徐青引着白秋雨来到铺子里面,各等纸扎烧活、棺材寿衣都有样品。
白秋雨看向中间停放的棺材,问道:“这一口棺需要多少银两?出殡时又是怎么个章程?”
徐青如数家珍道:“常人出殡有八人杠,十六人杠,三十二人杠;至于棺材,用来装殓的料子不尽相同,还要看客人如何选择。”
“似这杉柏木,百年不朽,沉实厚重,最显师长身份,千文出头;松木的,纹路舒展,颇有道法自然的气韵,最适合卦师,八百文足矣;还有榆木,最是经久耐用”
见白秋雨眉头紧锁,徐青转而道:“若是木棺不满意,咱铺子里还有石棺、铁棺,就是水晶棺客人想要,那也能弄得。

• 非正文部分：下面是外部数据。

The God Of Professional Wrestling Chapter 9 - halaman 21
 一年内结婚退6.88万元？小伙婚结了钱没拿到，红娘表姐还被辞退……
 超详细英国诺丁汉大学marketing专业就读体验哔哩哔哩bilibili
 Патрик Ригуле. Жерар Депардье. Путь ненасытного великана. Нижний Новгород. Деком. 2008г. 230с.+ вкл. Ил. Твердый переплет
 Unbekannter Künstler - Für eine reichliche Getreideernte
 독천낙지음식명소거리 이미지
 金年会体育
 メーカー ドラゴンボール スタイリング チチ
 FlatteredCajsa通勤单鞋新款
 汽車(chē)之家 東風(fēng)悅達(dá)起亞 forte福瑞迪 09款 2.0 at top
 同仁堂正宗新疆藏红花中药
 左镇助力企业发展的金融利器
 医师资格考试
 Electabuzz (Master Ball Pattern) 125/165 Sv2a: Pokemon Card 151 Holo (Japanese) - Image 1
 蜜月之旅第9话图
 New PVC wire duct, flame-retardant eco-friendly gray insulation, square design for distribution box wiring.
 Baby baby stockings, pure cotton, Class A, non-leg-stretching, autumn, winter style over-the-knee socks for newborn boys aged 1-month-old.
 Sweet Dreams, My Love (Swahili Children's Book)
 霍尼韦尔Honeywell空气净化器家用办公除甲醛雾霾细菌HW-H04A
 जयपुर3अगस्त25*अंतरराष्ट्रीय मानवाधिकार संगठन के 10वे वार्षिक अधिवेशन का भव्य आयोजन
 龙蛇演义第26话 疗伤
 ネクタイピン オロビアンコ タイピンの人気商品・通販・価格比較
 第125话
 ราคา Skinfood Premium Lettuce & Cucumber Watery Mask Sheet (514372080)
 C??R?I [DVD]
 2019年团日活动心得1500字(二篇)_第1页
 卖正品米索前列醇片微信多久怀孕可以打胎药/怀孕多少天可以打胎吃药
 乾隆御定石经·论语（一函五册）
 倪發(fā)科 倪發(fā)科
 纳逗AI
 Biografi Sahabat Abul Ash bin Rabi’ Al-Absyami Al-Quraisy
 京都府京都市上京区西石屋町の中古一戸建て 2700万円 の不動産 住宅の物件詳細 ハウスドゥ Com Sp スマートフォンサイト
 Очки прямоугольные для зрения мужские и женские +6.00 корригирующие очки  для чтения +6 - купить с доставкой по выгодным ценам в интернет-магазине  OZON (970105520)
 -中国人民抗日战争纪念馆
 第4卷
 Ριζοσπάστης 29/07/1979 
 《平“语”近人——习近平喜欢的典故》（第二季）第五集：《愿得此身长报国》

”
白秋雨眼前一亮,带着几分期待道:“这几种棺材与那些木棺相比,可是更便宜些?”
徐青摇头:“除却贵重木材,后者却是比前者贵上不少。”
听到这话,白秋雨顿时露出为难神色。
徐青察言观色,再次注意起对方洗的发白的卦袍。
他犹记得在天心教金罗护法走马灯里,这只九尾狐妖曾拦住金万山为其卜卦,而卦金就是对方手里的鸡心烧鸭。
一卦只收几文钱,或者讨些俏食解馋,似这样的妖怪,哪会有银两来置办棺材?
这就好比仙家出马里的规矩一样,出马弟子为人看事不得收取高额酬劳,只得收取红封盲盒,或是置换些米面衣物。
因为出马弟子多为仙家服务,而仙家最不看重的就是俗世银钱,它们要的只有信众,只有香火。